MinIO presented at SFD21 a couple of weeks back (see videos here). They had a great session, as always with Jonathan and AB leading the charge. We’ve had a couple of GreyBeardsOnStorage podcasts with AB as well (listen and see GreyBeards talk open source S3… and GreyBeards talk Data Persistence …). We first talked with MinIO last year at SFD 19 where AB made a great impression on the bloggers (see videos here)

Their customers run the gamut from startups to F500. AB said that ~58% of the F500 have MinIO installed and over 8% of the F500 have added capacity over the last year. AB said they have a big presence in Finance, e.g., the 10 largest banks run MinIO, also the auto and Space/Defense sectors have adopted their product.

One reason for the later two sectors (auto & space/defense) is the size of MinIO’s binary, 50MB. And my guess for why the rest of those customers have adopted MinIO is because it’s S3 API compatible, it’s open source, and it’s relatively inexpensive.

Object storage trends

Customers running in the cloud have a love-hate relationship with object storage, they love that it scales but hate what it costs. There are numerous on prem object storage alternatives from traditional and non-traditional storage vendors, but most are deployed on appliances.

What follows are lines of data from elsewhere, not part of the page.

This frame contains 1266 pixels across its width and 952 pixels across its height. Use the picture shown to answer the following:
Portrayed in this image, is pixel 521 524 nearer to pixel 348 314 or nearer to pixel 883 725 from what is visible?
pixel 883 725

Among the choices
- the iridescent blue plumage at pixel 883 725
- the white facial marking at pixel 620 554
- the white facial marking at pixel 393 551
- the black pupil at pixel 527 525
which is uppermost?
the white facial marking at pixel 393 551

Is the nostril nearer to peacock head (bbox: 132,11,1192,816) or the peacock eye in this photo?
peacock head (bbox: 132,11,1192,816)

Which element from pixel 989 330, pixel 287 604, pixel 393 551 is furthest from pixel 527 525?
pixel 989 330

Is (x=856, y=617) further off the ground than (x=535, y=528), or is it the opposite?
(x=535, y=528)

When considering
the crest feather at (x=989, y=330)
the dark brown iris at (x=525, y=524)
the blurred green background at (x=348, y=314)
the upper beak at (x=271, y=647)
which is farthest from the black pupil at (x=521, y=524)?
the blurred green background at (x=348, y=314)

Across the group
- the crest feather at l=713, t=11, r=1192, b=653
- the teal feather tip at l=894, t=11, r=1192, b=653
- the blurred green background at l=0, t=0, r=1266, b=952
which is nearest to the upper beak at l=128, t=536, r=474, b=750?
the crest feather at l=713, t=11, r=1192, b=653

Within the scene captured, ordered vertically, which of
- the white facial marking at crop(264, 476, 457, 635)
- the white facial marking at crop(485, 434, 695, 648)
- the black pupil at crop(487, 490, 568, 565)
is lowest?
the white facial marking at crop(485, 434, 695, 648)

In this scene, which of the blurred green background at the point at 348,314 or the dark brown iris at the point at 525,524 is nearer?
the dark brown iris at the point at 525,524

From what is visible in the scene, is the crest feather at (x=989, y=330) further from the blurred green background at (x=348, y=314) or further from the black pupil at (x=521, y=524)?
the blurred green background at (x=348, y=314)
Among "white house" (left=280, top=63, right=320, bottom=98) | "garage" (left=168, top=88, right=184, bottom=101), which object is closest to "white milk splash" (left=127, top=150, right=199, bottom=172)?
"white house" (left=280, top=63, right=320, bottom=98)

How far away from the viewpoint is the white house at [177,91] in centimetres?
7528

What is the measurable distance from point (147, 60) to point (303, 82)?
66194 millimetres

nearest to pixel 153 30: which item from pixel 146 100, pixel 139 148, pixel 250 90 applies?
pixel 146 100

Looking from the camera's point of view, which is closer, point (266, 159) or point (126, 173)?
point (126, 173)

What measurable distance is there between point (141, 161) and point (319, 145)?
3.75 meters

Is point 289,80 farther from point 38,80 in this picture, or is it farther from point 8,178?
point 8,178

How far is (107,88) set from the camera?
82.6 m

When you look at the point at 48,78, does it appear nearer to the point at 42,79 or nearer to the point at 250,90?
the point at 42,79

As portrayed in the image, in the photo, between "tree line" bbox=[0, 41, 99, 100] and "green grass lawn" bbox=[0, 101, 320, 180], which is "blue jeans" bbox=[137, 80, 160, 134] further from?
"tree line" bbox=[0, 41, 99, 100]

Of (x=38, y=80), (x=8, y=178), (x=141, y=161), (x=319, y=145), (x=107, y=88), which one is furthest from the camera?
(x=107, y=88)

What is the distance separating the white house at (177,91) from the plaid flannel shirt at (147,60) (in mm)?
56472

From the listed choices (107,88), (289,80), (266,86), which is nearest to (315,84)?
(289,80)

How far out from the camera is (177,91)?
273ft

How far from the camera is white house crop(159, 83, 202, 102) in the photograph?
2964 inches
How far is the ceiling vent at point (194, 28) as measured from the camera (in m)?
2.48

With appliances, customers have to order, wait for delivery, rack-configure-set up and after maybe weeks to months finally they have object storage on prem. But with MinIO a purely software, open source solution, it can be tried by merely downloading a couple of (Docker) containers and deployed/activated in under an hour..

As mentioned above, MinIO is API compatible with AWS S3 which helps with adoption. Moreover, now that it’s an integral part of VMware (see their new Data Persistence Platform), it can be enabled in seconds on your standard enterprise VMware cluster with Tanzu.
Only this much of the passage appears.